It’s time to go back to making salads the old-fashioned way. It takes a little more work, but after the umpteenth outbreak of food poisoning from bags of freshly washed greenery, I think it’s time we all stop eating bagged salads.
When pre-washed, bagged salad mixes were introduced to the grocery store, it resulted in more people eating salads at home. It is so easy! Just open the bag and pour the salad into a bowl and you are done. You don’t need to wash, dry or cut the greens, which takes time. Or so we thought…
According to a 2015 government report, fruit and vegetables are the #1 source of Listeria and Salmonella food poisoning, and a close #2 (sorry) for E. coli. But there’s something about bagged lettuce that makes it worse than your average vegetable. Emily Bazelon explains, writing at Slate in the aftermath of an earlier E. coli outbreak:
To produce the bags, processing plants take greens from different farms, put them through three different chlorinated baths, dry and seal them in plastic, and then ship them to a market near you. The chlorination doesn’t get rid of E. coli: To do that, you need to heat the leaves and treat them with an organic acid, which would probably make them go limp. So, by mixing greens from different farms without treating them for contamination, the processing of bagged spinach spreads E. coli once it’s present in a particular field.

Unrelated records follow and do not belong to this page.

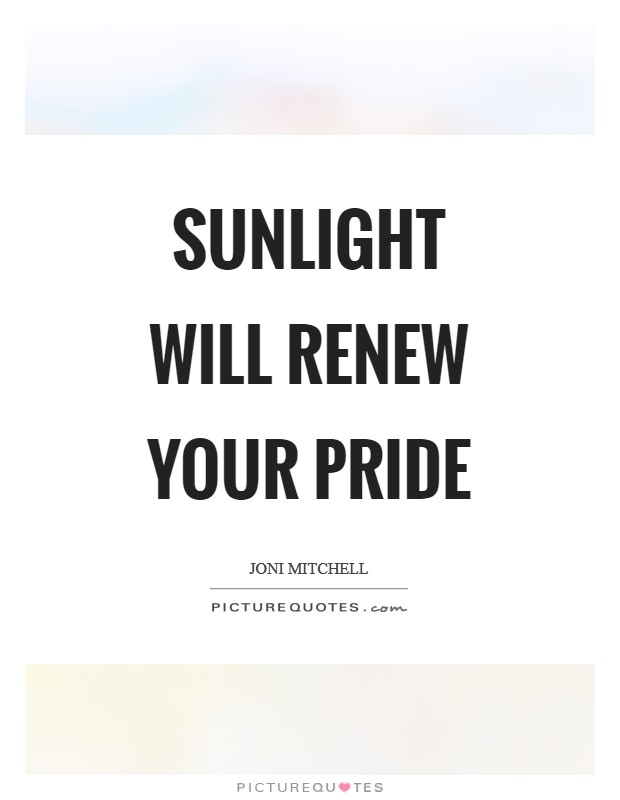 Sunlight will renew your pride Picture Quote #1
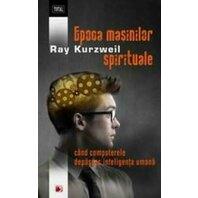 EPOCA MASINILOR SPIRITUALE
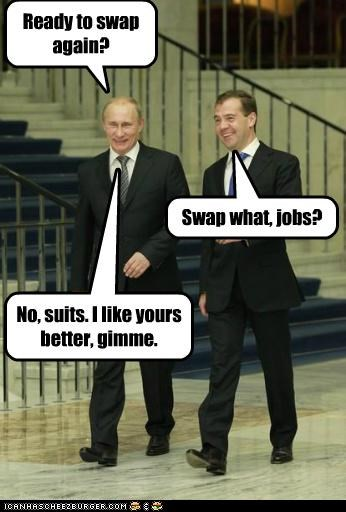 Ready to swap again? Swap what, jobs? No, suits. I like yours better, gimme.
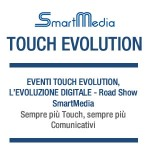 Smartmedia Touch Evolution è il roadshow da non perdere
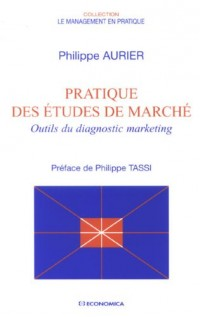 Pratique des études de marché : Outils du diagnostic marketing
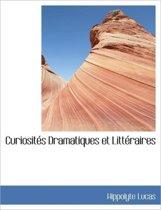 Curiosit?'s Dramatiques Et Litt Raires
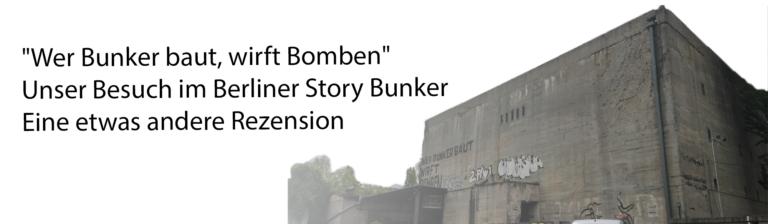 """""""Wer Bunker baut, wirft Bomben"""" — Unser Besuch im Berliner Story Bunker. Eine etwas andere Rezension"""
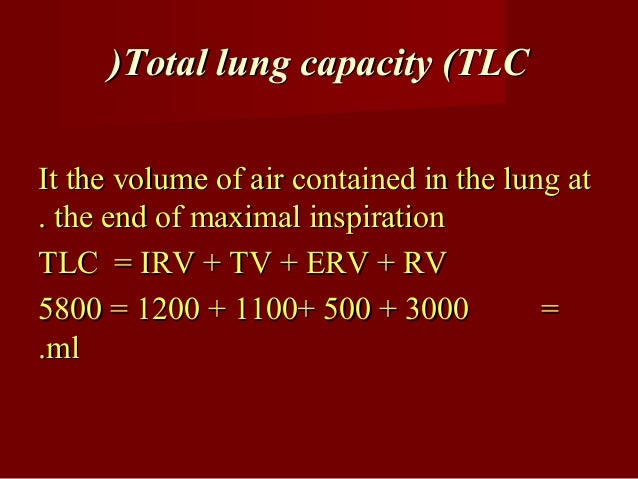All lung volume and capacities areAll lung volume and capacities are measuredmeasured directly by spirometerdirectly by sp...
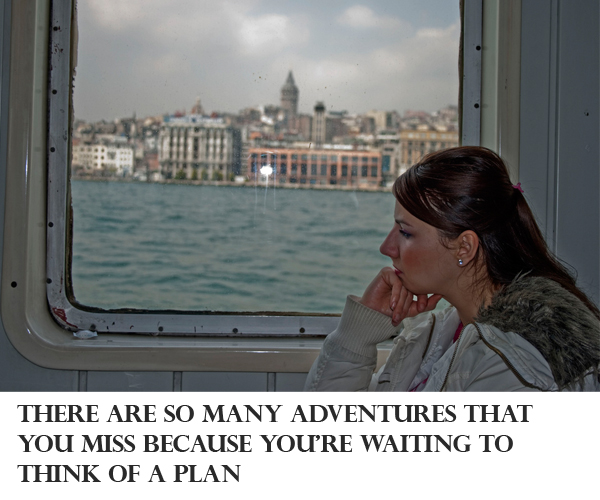 Make This Year Your Best Ever #7 There are so many adventures that you miss because you're waiting to think of a plan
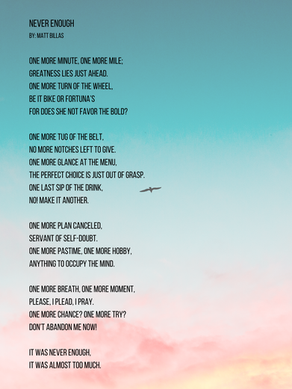 Poem: Never Enough
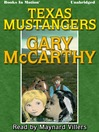 Texas Mustangers (MP3): Horsemen Series, Book 3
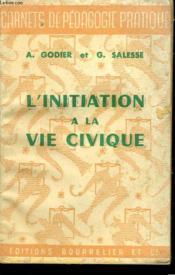 L'Initiatiion A La Vie Civique - Couverture - Format classique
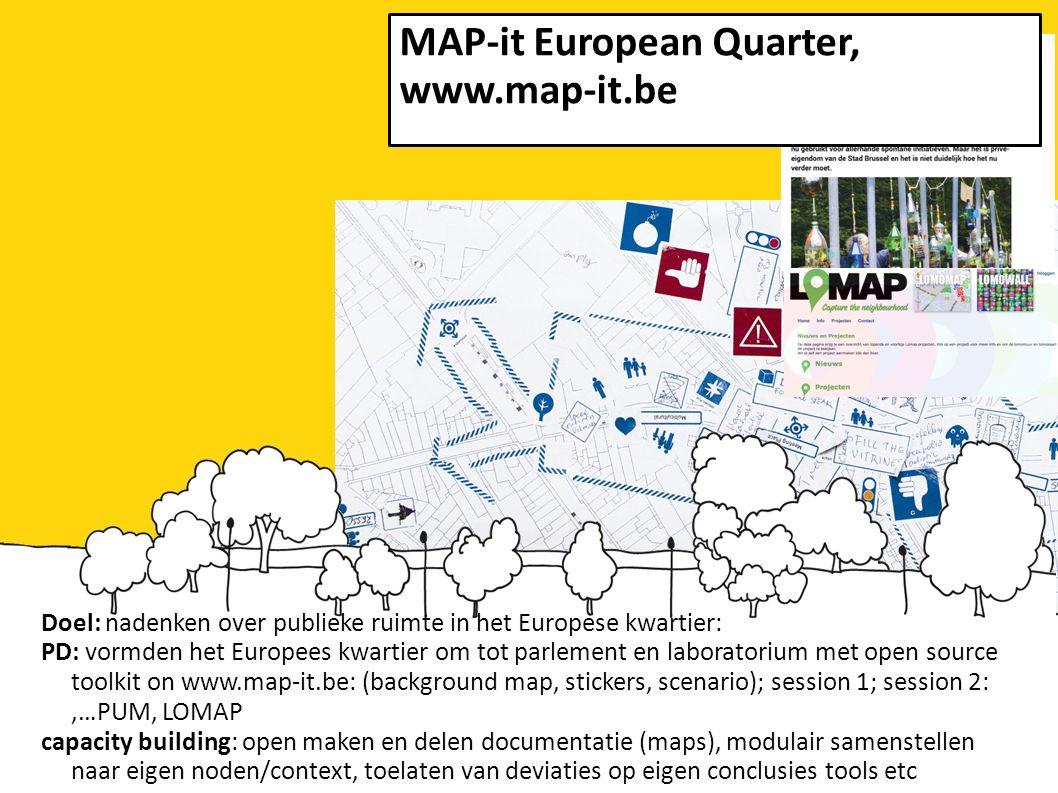 Doel: nadenken over publieke ruimte in het Europese kwartier: PD: vormden het Europees kwartier om tot parlement en laboratorium met open source toolkit on www.map-it.be: (background map, stickers, scenario); session 1; session 2:,…PUM, LOMAP capacity building: open maken en delen documentatie (maps), modulair samenstellen naar eigen noden/context, toelaten van deviaties op eigen conclusies tools etc MAP-it European Quarter, www.map-it.be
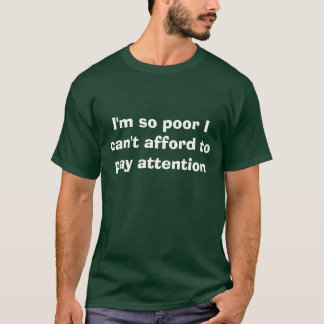 I'm so poor I can't afford to pay attention T-Shirt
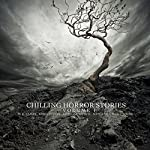 Chilling Horror Stories, Volume 1 | George Gordon Byron,Ambrose Bierce,M. R. James, Saki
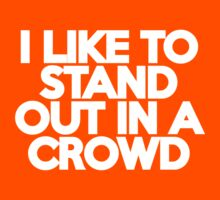 I like to stand out in a crowd - huge words by onebaretree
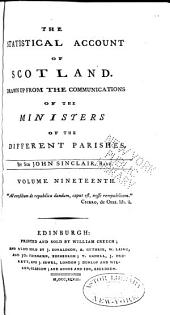 The Statistical Account of Scotland: Drawn Up from the Communications of the Ministers of the Different Parishes, Volume 19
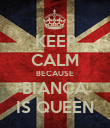 KEEP CALM BECAUSE BIANCA IS QUEEN - Personalised Poster large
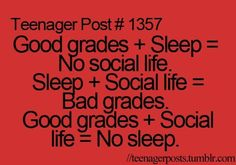 Image detail for -teen age, teenager post, teenagers quotes - inspiring picture on Favim . Im good grades+social life Teenager Post Tumblr, Teenager Quotes, Teenager Posts, Sad Teen Quotes, Teen Sayings, Funny Relatable Memes, Funny Quotes, Life Quotes, Relatable Posts
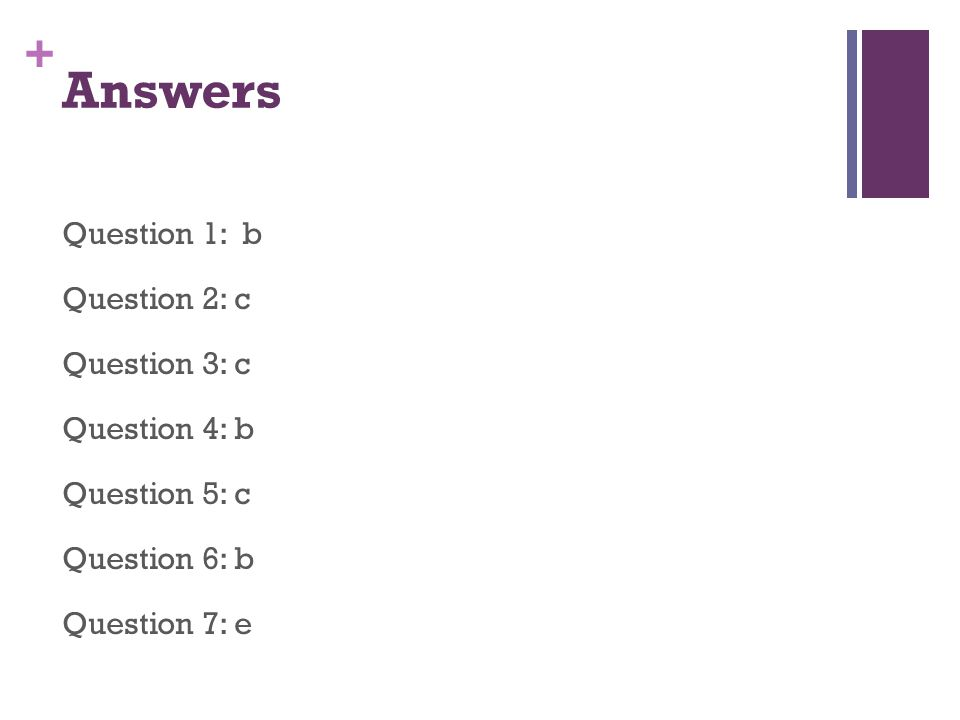 + Answers Question 1: b Question 2: c Question 3: c Question 4: b Question 5: c Question 6: b Question 7: e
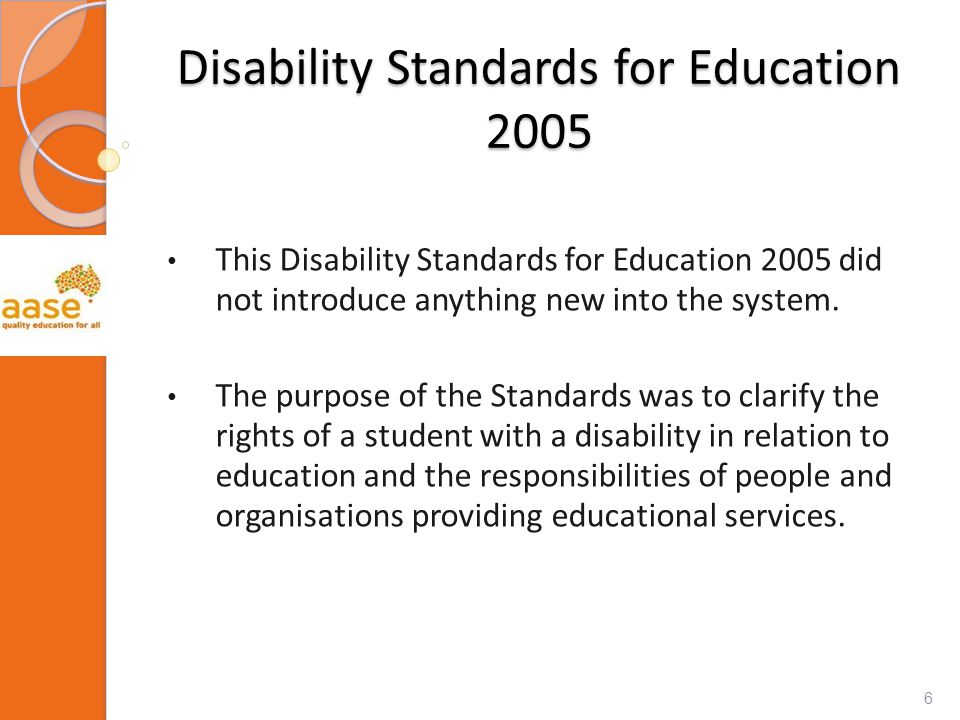 Disability Standards for Education 2005 This Disability Standards for Education 2005 did not introduce anything new into the system.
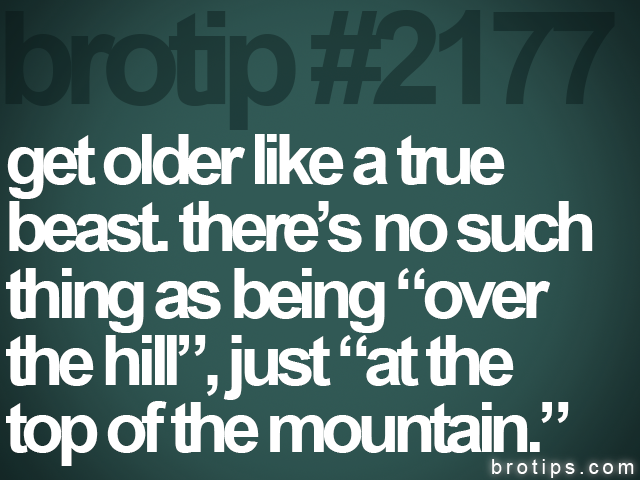 brotip #2177 get older like a true<br>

Here’s what the Food Poisoning Bulletin stated about the batch of lettuce in question and where it ended up:
“The salads have been known to have been distributed to the following states, but there may have been further distribution to other states. The states that received the salads include, but are not limited to: Alabama, Connecticut, Florida, Georgia, Illinois, Indiana, Kentucky, Louisiana, Michigan, Massachusetts, Maryland, Minnesota, Missouri, Mississippi, North Carolina, New Jersey, New York, Ohio, Pennsylvania, South Carolina, Tennessee, Vermont, Virginia, and Wisconsin. The salads were sold at Giant, Kroger, ALDI, Price Chopper, Walmart, Fred Meyer, Schnucks, Meijer, ShopRite, Stop n Shop, Food 4 Less, Jay C, FoodsCo, PriceRite and other stores.”
I don’t know about you, but I find this more than a good reason to switch back to preparing my salads on my own!
If you want to avoid the chlorine all together, it seems that the only way to do that is either by growing your own produce, or talking with your local farmers at a market. Even local farmers have been known to use this chlorine rinse, so it’s always best to ask!